Text block:
Segment Open
Lacosamide as adjunctive therapy for partial-onset seizures: A randomized controlled trial

Authors


Address correspondence to Steve Chung, M.D., Barrow Neurological Institute, St. Joseph’s Hospital and Medical Center, 500 W. Thomas Road, Suite 300, Phoenix, AZ 85013, U.S.A. E-mail: steve.chung@chw.edu

Summary

Purpose: To evaluate the efficacy and safety of lacosamide (400 and 600 mg/day) as adjunctive treatment in patients with uncontrolled partial-onset seizures taking one to three concomitant antiepileptic drugs (AEDs).

Methods: This multicenter, double-blind, placebo-controlled trial randomized patients 1:2:1 to placebo, lacosamide 400 mg, or lacosamide 600 mg/day. After an 8-week baseline period, patients began treatment with placebo or lacosamide 100 mg/day, were force-titrated weekly (100 mg/day increments) to the target dose, and entered a 12-week maintenance period.
Segment Closed
Data:
Segment Open
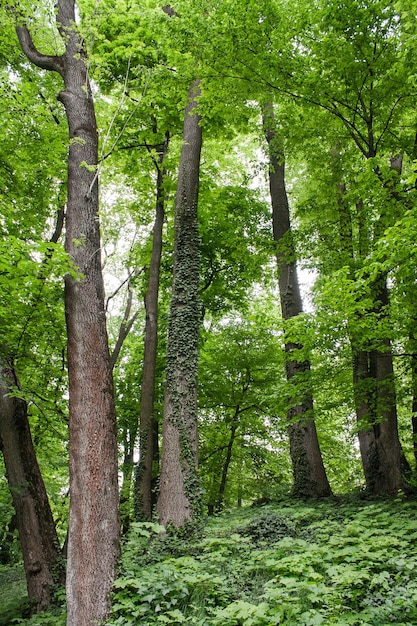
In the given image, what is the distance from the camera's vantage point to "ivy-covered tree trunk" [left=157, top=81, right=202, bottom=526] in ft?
21.3

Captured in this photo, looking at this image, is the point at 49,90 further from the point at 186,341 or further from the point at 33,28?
the point at 186,341

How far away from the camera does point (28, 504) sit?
656 centimetres

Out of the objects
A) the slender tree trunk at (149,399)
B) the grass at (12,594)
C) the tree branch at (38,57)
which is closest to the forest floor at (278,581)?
the grass at (12,594)

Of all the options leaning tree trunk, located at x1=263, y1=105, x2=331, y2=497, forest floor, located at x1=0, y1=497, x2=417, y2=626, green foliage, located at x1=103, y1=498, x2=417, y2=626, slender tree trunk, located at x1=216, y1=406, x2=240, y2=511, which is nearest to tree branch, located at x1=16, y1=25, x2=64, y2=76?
leaning tree trunk, located at x1=263, y1=105, x2=331, y2=497

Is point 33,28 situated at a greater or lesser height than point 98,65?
greater

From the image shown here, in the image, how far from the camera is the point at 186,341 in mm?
7504

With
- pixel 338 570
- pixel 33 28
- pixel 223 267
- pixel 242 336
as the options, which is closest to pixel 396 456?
pixel 338 570

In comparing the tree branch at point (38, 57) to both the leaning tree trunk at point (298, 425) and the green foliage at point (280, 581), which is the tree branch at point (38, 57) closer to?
the leaning tree trunk at point (298, 425)

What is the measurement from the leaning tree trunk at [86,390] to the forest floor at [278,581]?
0.99 feet

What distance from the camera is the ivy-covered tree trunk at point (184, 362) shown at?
649cm

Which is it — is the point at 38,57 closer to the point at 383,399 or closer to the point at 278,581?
the point at 278,581

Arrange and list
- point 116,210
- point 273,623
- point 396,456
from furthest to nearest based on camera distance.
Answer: point 116,210, point 396,456, point 273,623

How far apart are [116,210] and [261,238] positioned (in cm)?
503

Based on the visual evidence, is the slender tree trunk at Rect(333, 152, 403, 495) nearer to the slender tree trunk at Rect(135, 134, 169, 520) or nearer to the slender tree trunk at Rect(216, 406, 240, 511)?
the slender tree trunk at Rect(135, 134, 169, 520)
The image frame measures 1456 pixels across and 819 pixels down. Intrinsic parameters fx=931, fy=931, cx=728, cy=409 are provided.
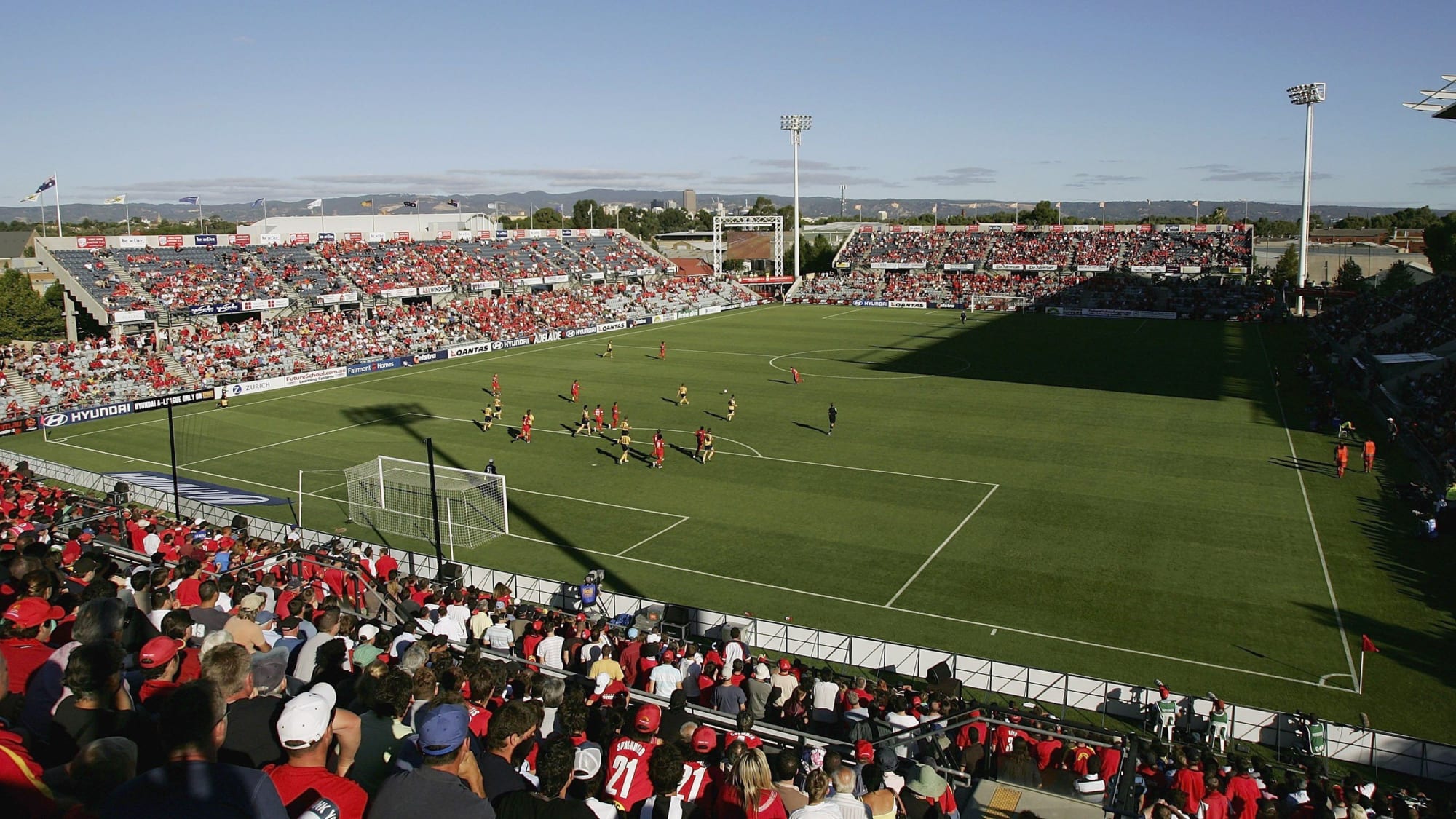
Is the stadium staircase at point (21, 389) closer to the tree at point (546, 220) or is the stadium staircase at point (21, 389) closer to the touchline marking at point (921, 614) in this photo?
the touchline marking at point (921, 614)

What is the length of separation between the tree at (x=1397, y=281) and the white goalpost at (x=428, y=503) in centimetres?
6748

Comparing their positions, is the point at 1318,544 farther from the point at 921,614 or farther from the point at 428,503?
the point at 428,503

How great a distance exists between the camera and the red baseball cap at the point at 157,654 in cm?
679

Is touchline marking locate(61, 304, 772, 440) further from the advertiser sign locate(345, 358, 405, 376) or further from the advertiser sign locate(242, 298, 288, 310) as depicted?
the advertiser sign locate(242, 298, 288, 310)

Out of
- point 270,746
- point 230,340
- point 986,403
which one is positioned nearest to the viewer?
point 270,746

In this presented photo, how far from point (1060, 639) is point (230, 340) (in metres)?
51.0

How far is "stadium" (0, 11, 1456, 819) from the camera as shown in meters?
6.20

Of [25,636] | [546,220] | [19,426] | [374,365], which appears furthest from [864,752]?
[546,220]

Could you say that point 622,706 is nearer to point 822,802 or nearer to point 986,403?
point 822,802

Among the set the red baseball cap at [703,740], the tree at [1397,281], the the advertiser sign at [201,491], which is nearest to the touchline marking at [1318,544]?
the red baseball cap at [703,740]

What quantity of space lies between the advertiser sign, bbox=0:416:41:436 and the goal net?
20.3 meters

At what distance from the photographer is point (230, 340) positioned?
54562mm

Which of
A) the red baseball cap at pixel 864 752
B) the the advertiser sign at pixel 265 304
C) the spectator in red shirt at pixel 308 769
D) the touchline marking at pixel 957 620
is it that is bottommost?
the touchline marking at pixel 957 620

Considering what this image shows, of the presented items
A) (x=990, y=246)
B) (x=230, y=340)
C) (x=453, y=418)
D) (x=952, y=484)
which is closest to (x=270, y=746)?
(x=952, y=484)
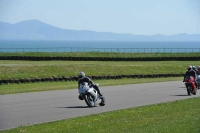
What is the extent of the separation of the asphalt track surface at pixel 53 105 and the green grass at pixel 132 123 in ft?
3.14

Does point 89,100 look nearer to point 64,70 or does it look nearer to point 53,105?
point 53,105

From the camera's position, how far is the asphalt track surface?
15797mm

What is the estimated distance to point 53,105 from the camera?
20.1m

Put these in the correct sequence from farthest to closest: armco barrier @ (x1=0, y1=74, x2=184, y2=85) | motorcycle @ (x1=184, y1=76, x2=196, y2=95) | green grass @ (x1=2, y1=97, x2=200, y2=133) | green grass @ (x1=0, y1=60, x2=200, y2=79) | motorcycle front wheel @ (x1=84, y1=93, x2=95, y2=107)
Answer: green grass @ (x1=0, y1=60, x2=200, y2=79) → armco barrier @ (x1=0, y1=74, x2=184, y2=85) → motorcycle @ (x1=184, y1=76, x2=196, y2=95) → motorcycle front wheel @ (x1=84, y1=93, x2=95, y2=107) → green grass @ (x1=2, y1=97, x2=200, y2=133)

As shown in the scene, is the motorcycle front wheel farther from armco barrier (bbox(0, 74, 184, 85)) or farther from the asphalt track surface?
armco barrier (bbox(0, 74, 184, 85))

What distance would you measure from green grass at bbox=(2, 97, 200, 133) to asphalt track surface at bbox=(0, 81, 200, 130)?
3.14 feet

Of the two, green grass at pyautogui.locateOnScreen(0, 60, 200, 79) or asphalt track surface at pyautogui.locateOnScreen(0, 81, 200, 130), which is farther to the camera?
green grass at pyautogui.locateOnScreen(0, 60, 200, 79)

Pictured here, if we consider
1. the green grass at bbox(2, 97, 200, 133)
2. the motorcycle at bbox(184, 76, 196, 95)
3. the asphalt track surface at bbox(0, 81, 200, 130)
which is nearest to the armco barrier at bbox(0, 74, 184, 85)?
the asphalt track surface at bbox(0, 81, 200, 130)

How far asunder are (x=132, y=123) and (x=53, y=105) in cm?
650

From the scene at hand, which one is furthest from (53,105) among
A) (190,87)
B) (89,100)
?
(190,87)

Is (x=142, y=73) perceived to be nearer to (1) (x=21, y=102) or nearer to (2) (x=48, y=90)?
(2) (x=48, y=90)

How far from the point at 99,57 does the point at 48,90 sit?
3733 cm

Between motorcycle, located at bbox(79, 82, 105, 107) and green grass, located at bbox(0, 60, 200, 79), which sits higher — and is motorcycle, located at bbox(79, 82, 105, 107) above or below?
above

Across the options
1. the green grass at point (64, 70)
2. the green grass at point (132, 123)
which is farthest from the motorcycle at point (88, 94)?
the green grass at point (64, 70)
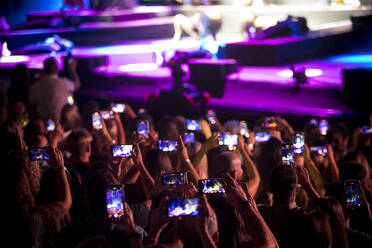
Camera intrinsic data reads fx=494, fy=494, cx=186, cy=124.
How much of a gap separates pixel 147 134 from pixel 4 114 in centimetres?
185

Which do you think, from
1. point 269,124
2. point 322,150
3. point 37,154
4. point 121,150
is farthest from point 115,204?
point 269,124

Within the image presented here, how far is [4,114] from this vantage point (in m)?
5.05

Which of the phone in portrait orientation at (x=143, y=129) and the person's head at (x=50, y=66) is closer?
the phone in portrait orientation at (x=143, y=129)

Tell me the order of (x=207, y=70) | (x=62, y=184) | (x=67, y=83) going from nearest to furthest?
(x=62, y=184)
(x=67, y=83)
(x=207, y=70)

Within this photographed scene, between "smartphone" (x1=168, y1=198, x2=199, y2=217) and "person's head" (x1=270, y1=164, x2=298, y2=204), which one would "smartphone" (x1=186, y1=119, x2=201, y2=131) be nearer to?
"person's head" (x1=270, y1=164, x2=298, y2=204)

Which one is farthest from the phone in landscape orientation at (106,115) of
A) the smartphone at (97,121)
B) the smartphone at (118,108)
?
the smartphone at (118,108)

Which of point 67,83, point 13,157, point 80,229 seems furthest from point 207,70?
point 80,229

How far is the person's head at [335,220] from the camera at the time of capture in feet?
6.84

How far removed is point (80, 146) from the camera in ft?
11.3

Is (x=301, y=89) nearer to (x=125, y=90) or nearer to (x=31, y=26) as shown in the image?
(x=125, y=90)

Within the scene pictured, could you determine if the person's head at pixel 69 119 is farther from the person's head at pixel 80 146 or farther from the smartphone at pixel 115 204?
the smartphone at pixel 115 204

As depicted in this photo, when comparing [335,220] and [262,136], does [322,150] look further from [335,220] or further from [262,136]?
[335,220]

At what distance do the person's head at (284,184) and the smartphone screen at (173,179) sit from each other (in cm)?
49

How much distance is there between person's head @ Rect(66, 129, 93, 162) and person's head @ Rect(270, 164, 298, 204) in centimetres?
146
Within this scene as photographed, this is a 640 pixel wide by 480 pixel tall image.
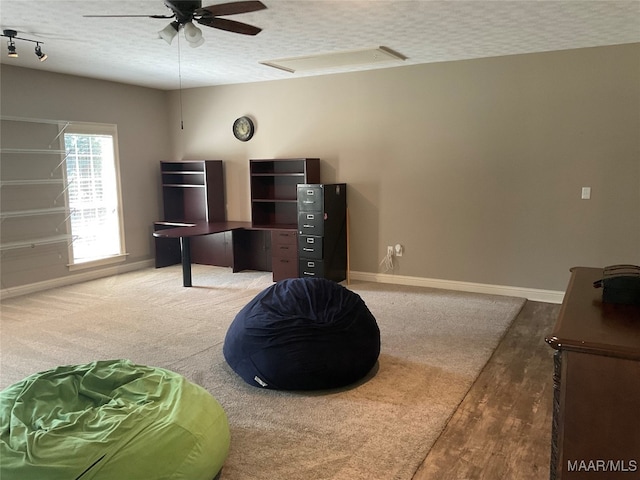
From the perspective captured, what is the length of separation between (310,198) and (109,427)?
159 inches

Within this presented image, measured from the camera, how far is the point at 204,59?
541cm

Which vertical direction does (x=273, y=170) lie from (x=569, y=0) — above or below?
below

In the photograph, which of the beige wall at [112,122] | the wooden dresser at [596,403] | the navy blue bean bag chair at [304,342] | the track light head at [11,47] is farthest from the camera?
the beige wall at [112,122]

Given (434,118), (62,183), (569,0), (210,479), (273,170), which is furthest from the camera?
(273,170)

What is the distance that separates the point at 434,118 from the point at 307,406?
3803 mm

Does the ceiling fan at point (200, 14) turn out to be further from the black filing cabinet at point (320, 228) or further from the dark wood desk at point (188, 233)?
the dark wood desk at point (188, 233)

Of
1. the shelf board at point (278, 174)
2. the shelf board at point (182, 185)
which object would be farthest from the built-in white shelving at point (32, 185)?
the shelf board at point (278, 174)

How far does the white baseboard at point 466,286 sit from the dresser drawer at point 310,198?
1.09 metres

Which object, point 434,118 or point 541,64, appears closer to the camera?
point 541,64

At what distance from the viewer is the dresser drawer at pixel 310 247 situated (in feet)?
19.5

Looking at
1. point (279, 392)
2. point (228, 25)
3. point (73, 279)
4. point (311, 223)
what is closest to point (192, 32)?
point (228, 25)

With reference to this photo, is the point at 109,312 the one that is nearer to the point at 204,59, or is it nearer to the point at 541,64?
the point at 204,59

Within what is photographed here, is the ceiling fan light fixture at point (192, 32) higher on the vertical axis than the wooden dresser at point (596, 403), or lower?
higher

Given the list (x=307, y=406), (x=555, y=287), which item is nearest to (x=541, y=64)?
(x=555, y=287)
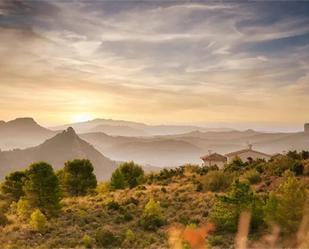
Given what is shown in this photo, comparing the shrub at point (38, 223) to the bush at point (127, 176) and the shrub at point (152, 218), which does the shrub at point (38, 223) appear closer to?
the shrub at point (152, 218)

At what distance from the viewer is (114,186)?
43.6 meters

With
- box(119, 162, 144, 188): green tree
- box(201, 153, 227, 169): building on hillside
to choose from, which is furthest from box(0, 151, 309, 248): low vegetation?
box(201, 153, 227, 169): building on hillside

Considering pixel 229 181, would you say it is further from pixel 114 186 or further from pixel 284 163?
pixel 114 186

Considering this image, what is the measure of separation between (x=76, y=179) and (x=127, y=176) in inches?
325

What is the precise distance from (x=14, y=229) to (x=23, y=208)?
3420 millimetres

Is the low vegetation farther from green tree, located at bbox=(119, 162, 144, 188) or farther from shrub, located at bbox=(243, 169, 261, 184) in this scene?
green tree, located at bbox=(119, 162, 144, 188)

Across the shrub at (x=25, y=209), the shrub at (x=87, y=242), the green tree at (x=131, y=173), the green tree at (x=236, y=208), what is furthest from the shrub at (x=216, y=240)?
the green tree at (x=131, y=173)

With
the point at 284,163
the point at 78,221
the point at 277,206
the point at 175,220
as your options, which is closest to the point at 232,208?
the point at 277,206

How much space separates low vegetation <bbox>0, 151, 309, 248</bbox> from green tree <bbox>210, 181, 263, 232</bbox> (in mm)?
50

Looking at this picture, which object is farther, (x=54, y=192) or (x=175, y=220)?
(x=54, y=192)

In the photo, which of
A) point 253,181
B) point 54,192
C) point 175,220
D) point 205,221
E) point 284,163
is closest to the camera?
point 205,221

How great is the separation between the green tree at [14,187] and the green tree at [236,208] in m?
22.0

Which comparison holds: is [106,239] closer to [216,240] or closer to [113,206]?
[216,240]

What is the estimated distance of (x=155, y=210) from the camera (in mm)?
25453
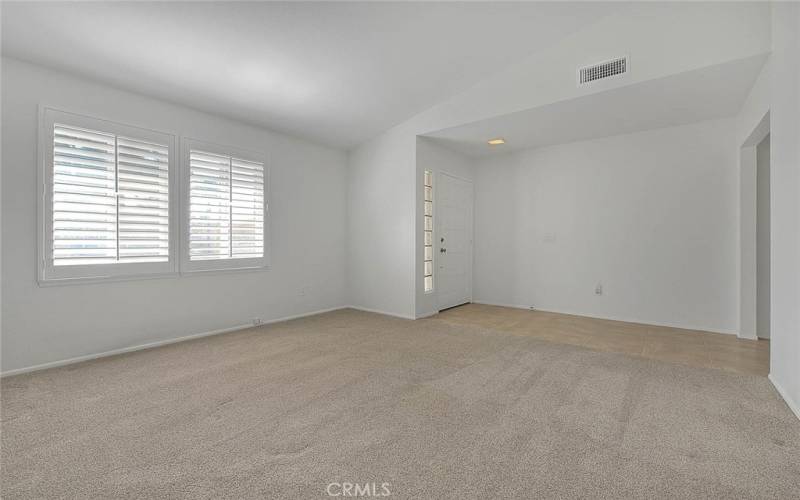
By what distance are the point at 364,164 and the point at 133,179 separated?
3032mm

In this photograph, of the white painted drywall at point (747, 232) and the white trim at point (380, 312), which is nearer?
the white painted drywall at point (747, 232)

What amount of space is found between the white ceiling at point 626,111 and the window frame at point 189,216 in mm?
2329

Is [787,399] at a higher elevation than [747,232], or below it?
below

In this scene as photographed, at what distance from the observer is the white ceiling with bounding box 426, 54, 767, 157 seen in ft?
10.8

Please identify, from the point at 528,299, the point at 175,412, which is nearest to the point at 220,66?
the point at 175,412

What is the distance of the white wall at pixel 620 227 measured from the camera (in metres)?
4.32

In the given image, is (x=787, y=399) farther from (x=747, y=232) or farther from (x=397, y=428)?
(x=397, y=428)

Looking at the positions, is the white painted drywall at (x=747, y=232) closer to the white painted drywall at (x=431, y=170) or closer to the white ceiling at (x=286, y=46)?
the white ceiling at (x=286, y=46)

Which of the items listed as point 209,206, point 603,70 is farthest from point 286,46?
point 603,70

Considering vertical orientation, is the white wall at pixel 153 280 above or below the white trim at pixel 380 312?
above

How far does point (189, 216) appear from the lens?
3.96 metres

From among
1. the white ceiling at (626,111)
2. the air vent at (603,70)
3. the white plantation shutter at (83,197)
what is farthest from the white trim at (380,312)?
the air vent at (603,70)

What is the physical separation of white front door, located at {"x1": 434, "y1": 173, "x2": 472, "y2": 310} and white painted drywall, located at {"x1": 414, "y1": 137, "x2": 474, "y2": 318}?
0.11m

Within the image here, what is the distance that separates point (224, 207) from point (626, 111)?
15.5ft
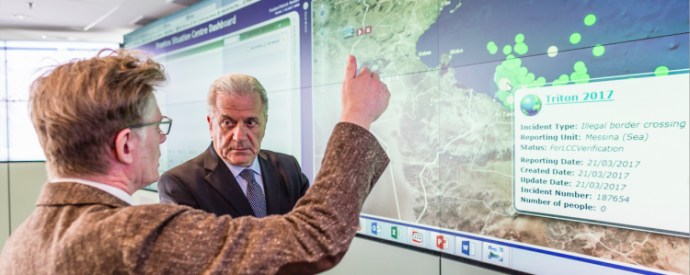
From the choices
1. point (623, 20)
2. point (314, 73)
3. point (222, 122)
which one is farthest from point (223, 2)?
point (623, 20)

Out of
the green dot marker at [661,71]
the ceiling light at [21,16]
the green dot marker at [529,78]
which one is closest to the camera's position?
the green dot marker at [661,71]

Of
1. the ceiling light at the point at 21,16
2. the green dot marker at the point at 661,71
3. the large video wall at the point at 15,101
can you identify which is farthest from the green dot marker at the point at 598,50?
the ceiling light at the point at 21,16

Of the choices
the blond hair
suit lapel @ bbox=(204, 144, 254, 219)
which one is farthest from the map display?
the blond hair

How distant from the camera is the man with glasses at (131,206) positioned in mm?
700

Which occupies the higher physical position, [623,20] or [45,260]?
[623,20]

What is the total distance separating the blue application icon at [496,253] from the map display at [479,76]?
0.20ft

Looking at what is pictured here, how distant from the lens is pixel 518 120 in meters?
1.76

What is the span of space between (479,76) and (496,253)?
0.84 metres

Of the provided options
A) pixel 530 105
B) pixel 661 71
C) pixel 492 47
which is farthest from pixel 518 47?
pixel 661 71

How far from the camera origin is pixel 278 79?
301cm

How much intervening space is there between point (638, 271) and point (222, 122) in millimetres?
1700

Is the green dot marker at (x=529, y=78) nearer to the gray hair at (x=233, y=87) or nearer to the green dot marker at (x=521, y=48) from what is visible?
the green dot marker at (x=521, y=48)

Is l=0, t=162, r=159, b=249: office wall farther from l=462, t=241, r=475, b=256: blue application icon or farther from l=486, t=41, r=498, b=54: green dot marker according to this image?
l=486, t=41, r=498, b=54: green dot marker

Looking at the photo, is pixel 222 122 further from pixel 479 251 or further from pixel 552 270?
pixel 552 270
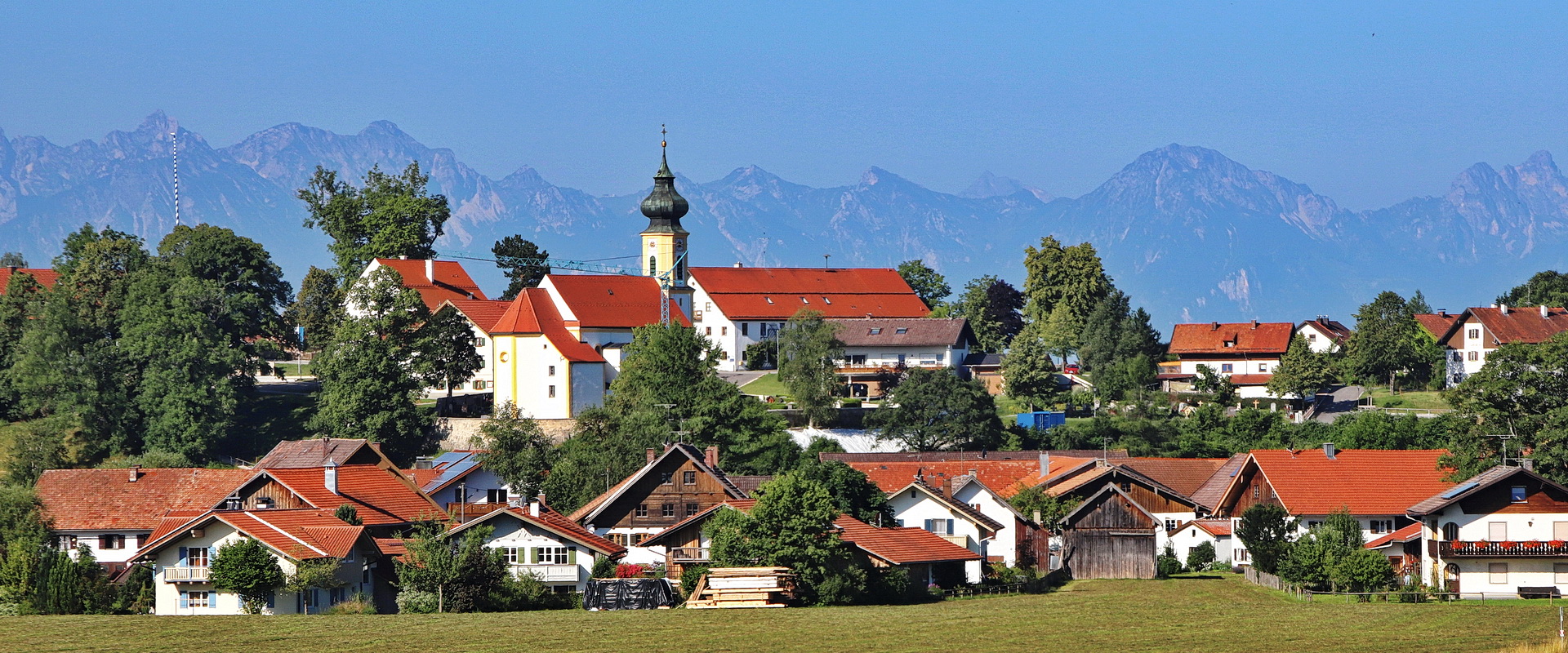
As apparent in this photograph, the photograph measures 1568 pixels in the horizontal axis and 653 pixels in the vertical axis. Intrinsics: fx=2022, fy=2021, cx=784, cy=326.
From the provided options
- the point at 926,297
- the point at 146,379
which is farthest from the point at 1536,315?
the point at 146,379

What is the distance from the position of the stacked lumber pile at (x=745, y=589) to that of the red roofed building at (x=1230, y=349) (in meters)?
60.2

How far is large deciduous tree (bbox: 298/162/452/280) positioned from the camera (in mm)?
104438

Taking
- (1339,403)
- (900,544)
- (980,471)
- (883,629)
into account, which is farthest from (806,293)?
(883,629)

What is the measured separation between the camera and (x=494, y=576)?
4653cm

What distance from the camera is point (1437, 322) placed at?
362ft

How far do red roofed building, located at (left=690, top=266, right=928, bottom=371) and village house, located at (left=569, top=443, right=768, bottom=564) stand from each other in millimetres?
46572

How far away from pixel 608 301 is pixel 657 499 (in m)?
43.4

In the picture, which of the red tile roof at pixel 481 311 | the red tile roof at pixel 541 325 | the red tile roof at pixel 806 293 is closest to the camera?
the red tile roof at pixel 541 325

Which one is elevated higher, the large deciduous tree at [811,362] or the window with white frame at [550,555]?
the large deciduous tree at [811,362]

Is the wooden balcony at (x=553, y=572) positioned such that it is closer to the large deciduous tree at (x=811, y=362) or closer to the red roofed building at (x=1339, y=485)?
the red roofed building at (x=1339, y=485)

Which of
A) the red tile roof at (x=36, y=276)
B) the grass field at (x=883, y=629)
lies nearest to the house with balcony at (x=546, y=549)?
the grass field at (x=883, y=629)

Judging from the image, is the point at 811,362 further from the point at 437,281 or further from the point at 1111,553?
the point at 1111,553

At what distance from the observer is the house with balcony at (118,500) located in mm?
60250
Segment Closed
Directions: In the lacosamide trial summary, what ratio was used to randomize patients to placebo, lacosamide 400 mg/day, and lacosamide 600 mg/day?

Completed exercise: 1:2:1